▸ **WHAT YOU WILL DO**
Give the captions in the records below as a JSON list of strings, one string per line, omitting blank lines and leaving the pictures out.

▸ **PROVIDED INFORMATION**

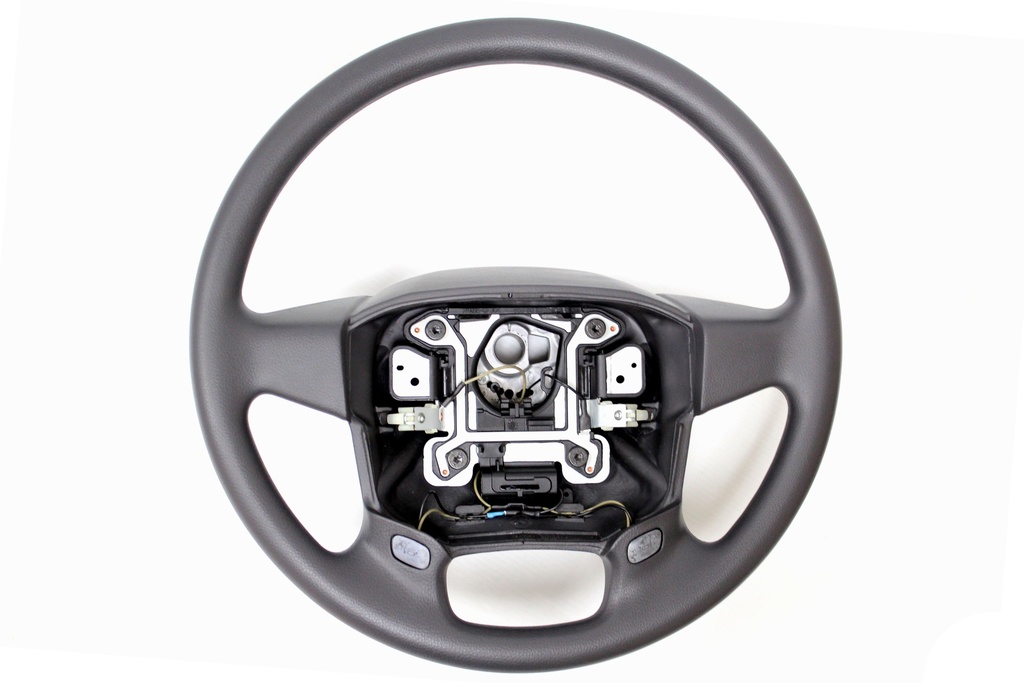 Steering Wheel Gray 18" Vision 08/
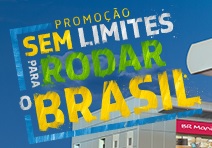 PROMOÇÃO PETROBRAS PREMMIA – SEM LIMITES PARA RODAR O BRASIL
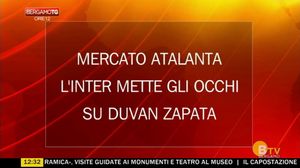 BERGAMO TG ORE12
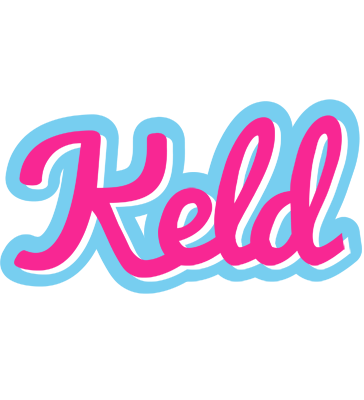 Keld popstar logo
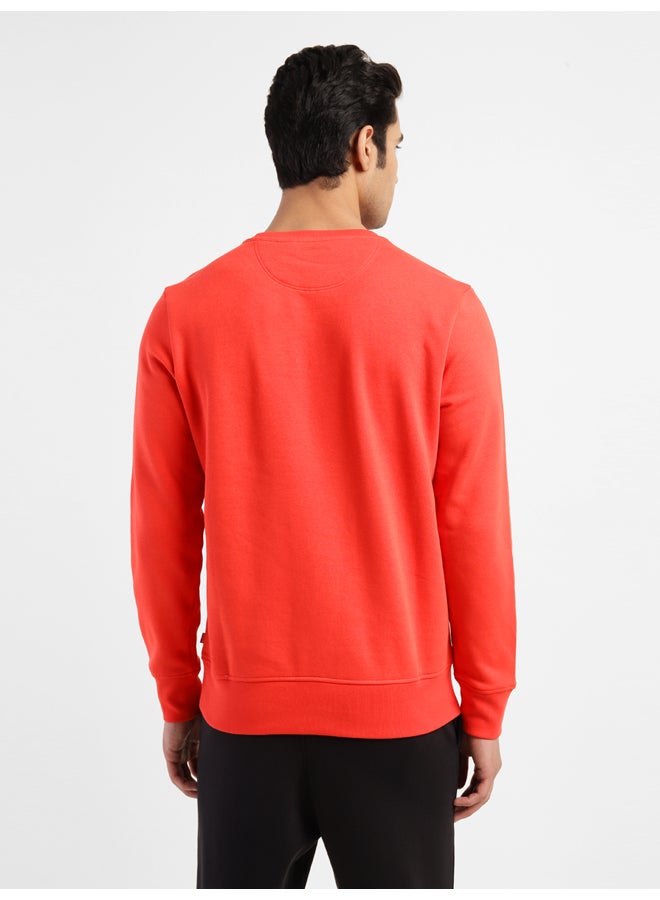 Levi's Men's Brand Logo Crew Neck Sweatshirt - Image 3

▸ **SOLVED EXERCISE**
[
  " Steering Wheel Gray 18\" Vision 08/",
  " PROMOÇÃO PETROBRAS PREMMIA – SEM LIMITES PARA RODAR O BRASIL",
  " BERGAMO TG ORE12",
  " Keld popstar logo",
  " Levi's Men's Brand Logo Crew Neck Sweatshirt - Image 3"
]